Hello all,

I am working on adding type hints to my pipeline, and ran into an issue
with PTransforms that produce multiple, tagged outputs.

My class looks like this:

@with_input_types(mytype.Data)
> @with_output_types(mytype.KeyedData)
> class DenormalizeData(ptransform.PTransform):
>   MAIN = 'denormalized'
>   SKIPPED = functions.DenormalizeData.SKIPPED
>   def expand(self, pcol: mytype.Data) -> mytype.KeyedPriceData:
>     return (pcol
>       | 'Denormalize PriceData' >> core.ParDo(
>         functions.DenormalizeData()).with_outputs(
>           self.SKIPPED, main=self.MAIN))

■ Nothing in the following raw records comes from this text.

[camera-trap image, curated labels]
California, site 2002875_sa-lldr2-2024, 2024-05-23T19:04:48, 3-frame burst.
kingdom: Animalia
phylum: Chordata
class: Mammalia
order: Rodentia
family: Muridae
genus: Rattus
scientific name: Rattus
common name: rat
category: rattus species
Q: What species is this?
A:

Where functions.DenormalizeData is a core.DoFn. From what I can tell, the
type checking code here at
https://github.com/apache/beam/blob/master/sdks/python/apache_beam/transforms/ptransform.py#L429
attempts
to access the pvalue._element_type. But in this case, the pvalue is a
DoOutputsTuple (
https://github.com/apache/beam/blob/master/sdks/python/apache_beam/pvalue.py#L239)
which overrides __getattr__ to check for tag names. In this case,
_element_type is not a valid tag, and I get the following partial  stack:

"apache_beam_2_17_0/apache_beam/transforms/ptransform.py", line 401, in
> type_check_inputs_or_outputs
>     if pvalue_.element_type is None:
>   File "apache_beam_2_17_0/apache_beam/pvalue.py", line 241, in __getattr__
>     return self[tag]
>   File "apache_beam_2_17_0/apache_beam/pvalue.py", line 256, in __getitem__
>     tag, self._main_tag, self._tags))
> ValueError: Tag 'element_type' is neither the main tag 'denormalized' nor
> any of the tags ('skipped',)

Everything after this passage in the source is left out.